Sometimes I ate them one at a time, slowly savoring the flavors. Other times, I put two of the same flavor in my mouth, creating a stronger flavor. I also experimented with different flavor combinations to see what they would taste like. While my favorites have always been red cherry and green lime and I would save a couple of each to eat last, I enjoyed all of them, gladly taking the black licorice-flavored ones my sister didn’t like.

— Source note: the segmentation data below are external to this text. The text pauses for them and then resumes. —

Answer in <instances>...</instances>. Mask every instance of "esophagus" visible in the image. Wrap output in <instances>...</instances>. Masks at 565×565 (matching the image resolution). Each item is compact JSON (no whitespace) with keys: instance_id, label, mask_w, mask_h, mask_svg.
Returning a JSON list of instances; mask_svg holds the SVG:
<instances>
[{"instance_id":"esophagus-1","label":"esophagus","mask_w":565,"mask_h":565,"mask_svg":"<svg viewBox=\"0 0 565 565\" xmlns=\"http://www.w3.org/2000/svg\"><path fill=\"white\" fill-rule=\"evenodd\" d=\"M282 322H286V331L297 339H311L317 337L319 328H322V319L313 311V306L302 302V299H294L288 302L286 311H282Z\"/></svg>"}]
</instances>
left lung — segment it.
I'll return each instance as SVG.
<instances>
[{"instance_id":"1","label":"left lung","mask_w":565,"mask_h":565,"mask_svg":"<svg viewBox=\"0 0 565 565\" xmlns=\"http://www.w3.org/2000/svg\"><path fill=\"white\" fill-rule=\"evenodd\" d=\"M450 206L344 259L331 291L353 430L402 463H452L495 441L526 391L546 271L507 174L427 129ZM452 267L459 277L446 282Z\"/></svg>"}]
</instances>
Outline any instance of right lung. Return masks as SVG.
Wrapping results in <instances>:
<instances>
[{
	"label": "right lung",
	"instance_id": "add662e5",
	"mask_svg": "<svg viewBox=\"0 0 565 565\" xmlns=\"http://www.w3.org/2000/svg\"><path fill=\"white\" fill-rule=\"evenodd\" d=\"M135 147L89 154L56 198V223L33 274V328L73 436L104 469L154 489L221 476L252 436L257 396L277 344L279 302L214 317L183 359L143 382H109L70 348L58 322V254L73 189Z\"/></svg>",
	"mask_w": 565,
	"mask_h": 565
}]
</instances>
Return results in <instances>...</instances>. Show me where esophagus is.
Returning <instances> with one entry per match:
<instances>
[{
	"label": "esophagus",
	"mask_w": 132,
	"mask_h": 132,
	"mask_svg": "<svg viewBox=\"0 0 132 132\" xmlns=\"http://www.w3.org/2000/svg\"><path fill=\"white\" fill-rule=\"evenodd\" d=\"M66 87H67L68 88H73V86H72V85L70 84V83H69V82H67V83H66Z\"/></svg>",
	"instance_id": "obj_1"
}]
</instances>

As my sister and I got older, hunting eggs was replaced by receiving an Easter basket holding a chocolate Easter Bunny and plastic eggs filled with jelly beans. I occasionally ate jelly beans occasionally after that, especially after Jelly Belly jelly beans were introduced in 1976. I was fascinated that jelly beans really could taste like peanut butter, root beer, and buttered popcorn. Smaller than traditional jelly beans, it was easy to put several in your mouth at once, the package even giving flavor combinations to enhance the experience.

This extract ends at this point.